▶ **Exercice court**
Répondez à ces questions sur l'extrait consacré aux disparus de Mourmelon :
1. Combien d'années de prison l'ancien adjudant a-t-il passées, et pour quel crime ?
2. Quel âge Serge Havet venait-il d'avoir lors de sa disparition ?
3. Où se trouve Mailly-le-Camp par rapport à Châlons en Champagne ?

▶ **Extrait source**
== == ==

Fin du calvaire pour les familles des « disparus de Mourmelon » ?

Après cinq années de prison pour viol, l'ancien adjudant vit en liberté dans le centre de la France. Tout laisse penser qu'il est l'auteur de la disparition d'une demi-douzaine de jeunes gens près de Châlons en Champagne. La relance du dossier grâce aux progrès des analyses génétiques ne laisse a priori guère d'issue à celui qui est peut-être le plus inquiétant des serial killers français. Sylvie Véran a refait l'enquête.

Sabrina n'était qu'un minuscule embryon dans le ventre de sa mère lorsque son père a disparu sans laisser de traces. Cet homme qui venait d'avoir 21 ans et qui n'a pas eu le temps de lui donner son nom s'appelait Serge Havet. Magasinier dans une entreprise de fabrication de pneus, il faisait alors son service militaire à Mailly-le-Camp, à une quarantaine de kilomètres au sud de Châlons en Champagne et, comme tous les conscrits, comme tous ceux que les petits gradés surnommaient à l'époque les « bleubites », il comptait chaque soir les journées qui le séparaient de la quille.

== == ==

▶ **Données fournies**
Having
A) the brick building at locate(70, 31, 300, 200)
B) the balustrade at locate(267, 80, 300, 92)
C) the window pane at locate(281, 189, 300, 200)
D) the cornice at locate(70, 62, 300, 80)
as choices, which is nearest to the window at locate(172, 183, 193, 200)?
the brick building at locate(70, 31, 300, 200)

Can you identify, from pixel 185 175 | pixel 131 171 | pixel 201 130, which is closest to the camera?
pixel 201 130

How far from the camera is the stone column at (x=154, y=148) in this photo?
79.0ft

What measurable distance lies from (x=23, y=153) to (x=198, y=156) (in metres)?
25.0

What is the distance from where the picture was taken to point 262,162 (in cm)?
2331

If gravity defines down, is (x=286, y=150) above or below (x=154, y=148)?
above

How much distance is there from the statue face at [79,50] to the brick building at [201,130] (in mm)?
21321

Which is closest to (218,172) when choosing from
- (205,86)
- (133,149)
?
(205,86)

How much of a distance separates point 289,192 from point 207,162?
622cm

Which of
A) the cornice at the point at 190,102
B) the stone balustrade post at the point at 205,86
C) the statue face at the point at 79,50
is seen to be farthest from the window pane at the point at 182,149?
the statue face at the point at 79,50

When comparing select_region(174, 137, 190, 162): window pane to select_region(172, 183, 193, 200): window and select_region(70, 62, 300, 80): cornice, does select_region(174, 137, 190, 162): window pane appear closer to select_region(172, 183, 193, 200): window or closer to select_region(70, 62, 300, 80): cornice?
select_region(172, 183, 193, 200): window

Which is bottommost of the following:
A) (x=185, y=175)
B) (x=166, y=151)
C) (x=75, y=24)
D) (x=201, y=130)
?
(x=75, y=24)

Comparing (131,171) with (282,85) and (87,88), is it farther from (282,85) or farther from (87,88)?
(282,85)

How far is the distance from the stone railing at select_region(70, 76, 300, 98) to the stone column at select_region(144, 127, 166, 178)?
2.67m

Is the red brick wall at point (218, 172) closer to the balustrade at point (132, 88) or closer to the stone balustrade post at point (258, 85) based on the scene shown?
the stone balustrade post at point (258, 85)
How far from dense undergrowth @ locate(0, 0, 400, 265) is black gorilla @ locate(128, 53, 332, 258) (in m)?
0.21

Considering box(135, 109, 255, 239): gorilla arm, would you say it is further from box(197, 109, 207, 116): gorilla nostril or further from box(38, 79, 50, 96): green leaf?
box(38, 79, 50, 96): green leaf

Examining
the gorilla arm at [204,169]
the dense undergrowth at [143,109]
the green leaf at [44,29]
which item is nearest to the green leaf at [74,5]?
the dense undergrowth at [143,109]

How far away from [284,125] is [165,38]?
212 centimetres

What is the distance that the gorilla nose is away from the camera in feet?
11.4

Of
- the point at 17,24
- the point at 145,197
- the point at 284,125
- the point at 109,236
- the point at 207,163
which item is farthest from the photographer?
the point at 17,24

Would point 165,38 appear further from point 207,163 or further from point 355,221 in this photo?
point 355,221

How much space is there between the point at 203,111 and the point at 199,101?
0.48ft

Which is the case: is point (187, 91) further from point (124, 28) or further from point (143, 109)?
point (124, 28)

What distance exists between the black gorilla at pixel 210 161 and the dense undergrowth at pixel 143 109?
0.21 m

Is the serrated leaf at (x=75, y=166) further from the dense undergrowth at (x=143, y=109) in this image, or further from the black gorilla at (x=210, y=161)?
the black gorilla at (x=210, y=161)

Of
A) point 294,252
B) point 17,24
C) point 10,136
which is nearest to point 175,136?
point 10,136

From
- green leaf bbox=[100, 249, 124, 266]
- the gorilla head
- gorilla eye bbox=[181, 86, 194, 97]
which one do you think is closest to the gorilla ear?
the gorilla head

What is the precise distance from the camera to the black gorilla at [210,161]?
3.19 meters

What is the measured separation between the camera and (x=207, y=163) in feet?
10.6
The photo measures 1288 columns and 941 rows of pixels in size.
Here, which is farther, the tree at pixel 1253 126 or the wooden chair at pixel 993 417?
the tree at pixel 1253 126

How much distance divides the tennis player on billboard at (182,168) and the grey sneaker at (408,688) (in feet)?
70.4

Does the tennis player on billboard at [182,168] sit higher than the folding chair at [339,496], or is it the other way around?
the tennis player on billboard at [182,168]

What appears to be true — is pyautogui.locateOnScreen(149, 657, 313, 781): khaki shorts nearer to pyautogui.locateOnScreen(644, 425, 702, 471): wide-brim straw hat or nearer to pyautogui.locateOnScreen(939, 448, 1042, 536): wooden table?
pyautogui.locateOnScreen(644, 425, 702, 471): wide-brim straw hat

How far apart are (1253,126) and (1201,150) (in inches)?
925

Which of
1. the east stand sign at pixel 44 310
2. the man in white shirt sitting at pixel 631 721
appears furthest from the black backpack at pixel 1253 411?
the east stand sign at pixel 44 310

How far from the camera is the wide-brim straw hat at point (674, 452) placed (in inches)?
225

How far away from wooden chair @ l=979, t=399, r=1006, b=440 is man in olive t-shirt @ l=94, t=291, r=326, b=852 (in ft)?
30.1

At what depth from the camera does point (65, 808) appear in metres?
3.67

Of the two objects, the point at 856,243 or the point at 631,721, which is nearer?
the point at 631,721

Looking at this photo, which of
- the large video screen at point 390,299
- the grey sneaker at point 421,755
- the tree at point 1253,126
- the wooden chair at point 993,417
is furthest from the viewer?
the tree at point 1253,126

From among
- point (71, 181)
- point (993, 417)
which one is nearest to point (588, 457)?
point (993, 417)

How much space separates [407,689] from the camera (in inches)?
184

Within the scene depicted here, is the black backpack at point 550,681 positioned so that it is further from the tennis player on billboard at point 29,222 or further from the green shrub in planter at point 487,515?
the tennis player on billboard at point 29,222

== == ==

▶ **Corrigé**
1. Cinq années, pour viol.
2. 21 ans.
3. À une quarantaine de kilomètres au sud de Châlons en Champagne.